For those of us living near the Columbia River Gorge, spending the last few days under smoky skies and a thin blanket of ash has added some personal misery to the emotional loss of knowing the Gorge will be a different place in the months and years to come. The human-caused Eagle Creek fire and the Indian Creek fire have been merged into over 30,000 acres of burned forest. Until the fires are out, we won't know just how extensively burned these areas are, but going by the photos being shared on social media and in the news, this fire appears to have done a lot of damage. Our hearts go out to The Gorge, those who call it home, and all of the wonderful firefighters, volunteers, and support staff who are working tirelessly to contain the fire!

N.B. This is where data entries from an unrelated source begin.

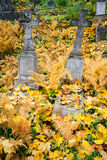 Old cemetery Royalty Free Stock Photos
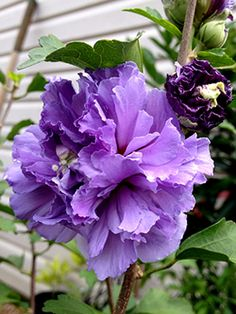 Shrubs Blueberry Smoothie™ PPAF Althea - Rose of Sharon - 3 Gallon - Althea Shrubs - Hibiscus Flowers, Exotic Flowers, Purple Flowers, Beautiful Flowers Garden, Flowers Nature, Pretty Flowers, Shade Garden Plants, Garden Shrubs, Rose Of Sharon Tree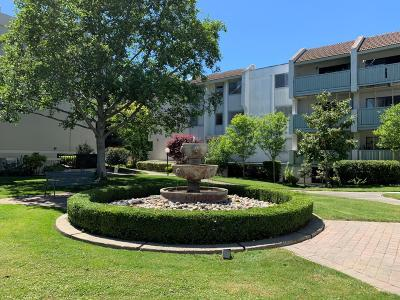 MOUNTAIN VIEW Condo Contingent: 400 Ortega Ave 301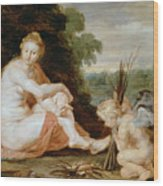 Venus And Cupid Warming Themselves  Wood Print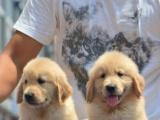 专业出售金毛幼犬 品相一流签订协议送狗狗用品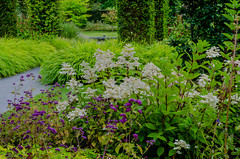 From the Sofiero castle garden (frankmh) Tags: plant flower garden sofierocastlegarden helsingborg skåne sweden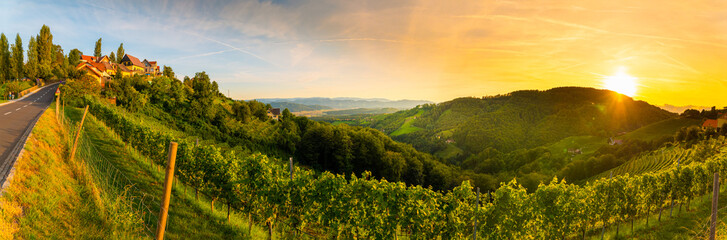 Foto auf Leinwand Weinberg Landscape panorama of vineyard on an Austrian countryside with a church in the background in Kitzeck im Sausal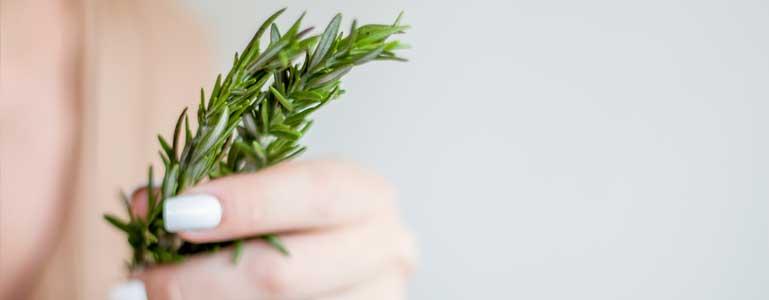 Terpenen voor een ultieme geur en smaak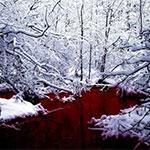 """Необычное красное """"Озеро крови"""" на севере Канады"""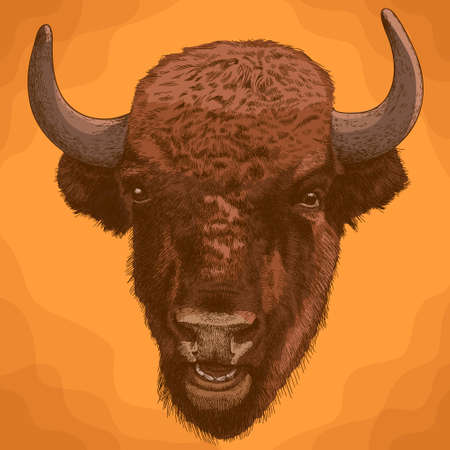 Vector antique engraving illustration of bison head in retro style Ilustração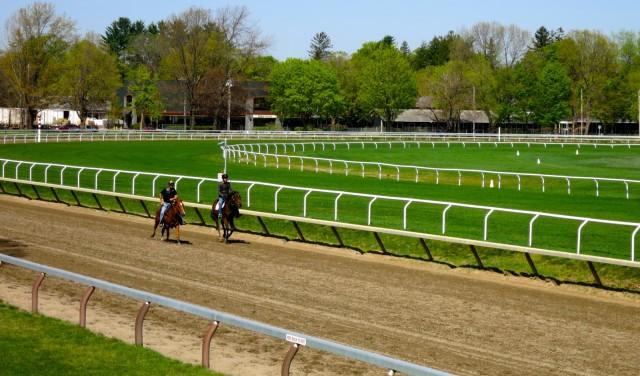 Saratoga Race Track Morning Training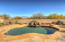 12658 N Yellow Bird Road, Tucson, AZ 85755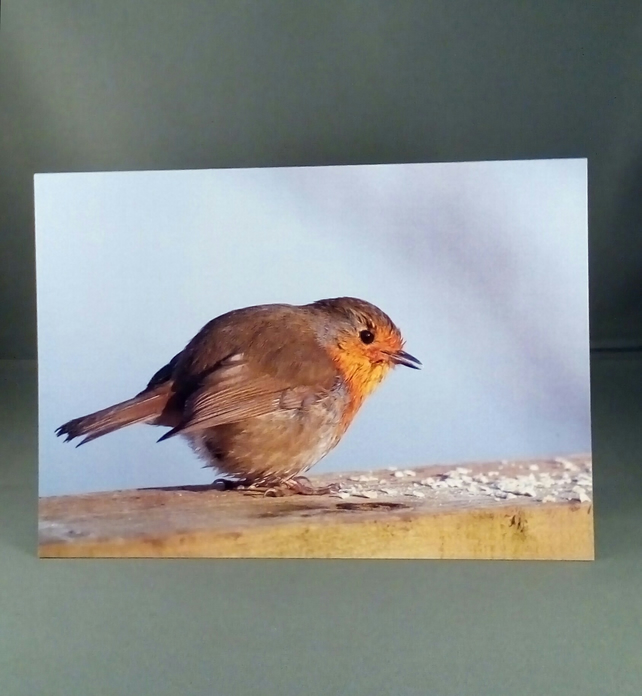 Robin Greeting Card. Educational Version.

The foremost concern right now is that people under evacuation orders are able to get to safety and that firefighting personnel, currently 602 people, are able to do their work unhindered by anyone who does not need to be in the area. Kevin Gorman, Executive Director of Friends of the Columbia Gorge, has asked that the general public avoid the gorge for the immediate future. "The situation is continuing to rapidly evolve and it's crucial that members of the public stay out of the Gorge at this point," says Gorman. "Keeping the roads clear for firefighters, first responders and evacuating Gorge residents is critical." Friends of the Columbia Gorge has also put together a webpage listing all trail closures and other critical updates for the general public, and will be keeping it updated as the firefighting efforts continue.

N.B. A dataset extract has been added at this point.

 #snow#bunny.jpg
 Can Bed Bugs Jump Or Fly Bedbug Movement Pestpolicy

According to OPB, the fire has reached the Bull Run Watershed but does not currently pose a risk to Portland's water supply.

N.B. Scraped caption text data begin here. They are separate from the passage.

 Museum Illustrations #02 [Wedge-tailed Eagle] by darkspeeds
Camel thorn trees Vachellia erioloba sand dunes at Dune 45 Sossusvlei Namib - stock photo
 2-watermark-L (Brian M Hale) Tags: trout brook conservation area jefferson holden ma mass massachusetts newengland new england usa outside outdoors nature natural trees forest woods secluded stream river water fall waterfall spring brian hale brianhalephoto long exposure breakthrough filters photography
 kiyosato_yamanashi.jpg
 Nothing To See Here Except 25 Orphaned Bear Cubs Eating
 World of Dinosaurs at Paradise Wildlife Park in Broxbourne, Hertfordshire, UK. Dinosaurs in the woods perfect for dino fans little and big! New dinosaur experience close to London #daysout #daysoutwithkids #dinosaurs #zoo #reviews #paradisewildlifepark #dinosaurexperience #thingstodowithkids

It appears that efforts to protect the Multnomah Falls Lodge have been successful as of now, though the structure remains threatened.
Rain is expected later this week. This will help slow the spread of the fire and assist firefighters in battling the wildfire.
As the fire continues, up-to-date fire information is available on the Eagle Creek Fire InciWeb page.
Many people have expressed a desire to help out. Friends of Columbia Gorge is recommending people make donations to Hood River County Search and Rescue. They are serving alongside the Oregon National Guard, U.S. Forest Service and the Red Cross to assist Gorge residents impacted by the fire. Friends of the Columbia Gorge has setup a donation website specifically for Hood River County Search and Rescue.
Multnomah County has started receiving physical donations such as bottled water and other goods for people displaced by the fire. However, they do not have the storage or distribution capacity to take these donated items and have asked that people contact the local Red Cross Shelter instead.